Intermittent Fasting: New information and its effects on adding muscle mass and losing body fat by Jerry Brainum

October 1, 2016
By: Jerry Brainum
Filed Under: Intermittent fasting, Muscle hypertrophy, Nutrient timing

 

 

 

 

Although I covered the health effects of intermittent fasting (IF) in the October 2015 issue of Applied Metabolics, new information has been recently published about IF that is highly relevant to those who seek both body fat loss and added muscular mass. In my previous article, I pointed out how studies show that IF can replicate most of the health effects produced by a calorie-restricted diet. The typical calorie-restricted diet used for purposes of extending longevity and various health parameters, such as lowered blood lipids (fats), lower blood pressure, and lower resting insulin levels, usually involves restricting customary total caloric intake by an average of 30 percent. Studies in various species ranging from worms to mammals show that reducing total caloric intake to this level appears to reduce or even block many of the degenerative health changes that commonly occur with aging. Indeed, lowering calories to this extent may even preserve muscle tissue, although due to the extent of decreased protein intake on such diets some muscle is inevitably initially lost. A more recent analysis of calorie-restriction regimes suggests that even if followed for extended times will only produce an average 10-year boost in lifespan. But reducing behaviors are known to be toxic, such as smoking and drinking excess alcohol, as well as regularly engaging in both resistance training and aerobic exercise can also boost lifespan by about the same amount, minus the rigorous food restriction. Indeed, the aspect of calorie-restricted diets that seems to improve health and longevity is that it leads to the loss of considerable body fat, an effect that can also be achieved by exercise and more realistic eating regimes. Studies show that most people cannot tolerate consuming a diet that features 30% less than customary caloric intake. These studies show that the least caloric reduction level tolerable to most people was to reduce total caloric intake by 15 percent.
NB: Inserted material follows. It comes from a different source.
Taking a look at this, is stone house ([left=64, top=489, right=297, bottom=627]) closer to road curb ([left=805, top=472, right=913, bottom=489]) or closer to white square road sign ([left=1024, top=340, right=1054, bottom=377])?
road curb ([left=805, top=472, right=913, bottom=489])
But there is another option that may allow you to reap the considerable benefits of calorie restriction in a far more tolerable manner. This involves intermittent fasting techniques. I use the plural "techniques," because the term intermittent fasting (IF) is a general term since there are several varieties available. Three main versions of IM exist: 1) Alternate-day fasting, which as the term implies features eating normally one day, following by fasting the next day. The fasting days usually involve not a complete lack of food intake, but rather eating only one meal that contains about 25% of daily caloric needs or intake. 2) Whole Day fasting involves fasting one or two days a week, eating normally the rest of the week. 3) Time-restricted feeding (TRF) features eating the same way every day, but you only consume food within a specified time frame, and fast the rest of the time. This would mean something like 16-20 hours of fasting, followed . . .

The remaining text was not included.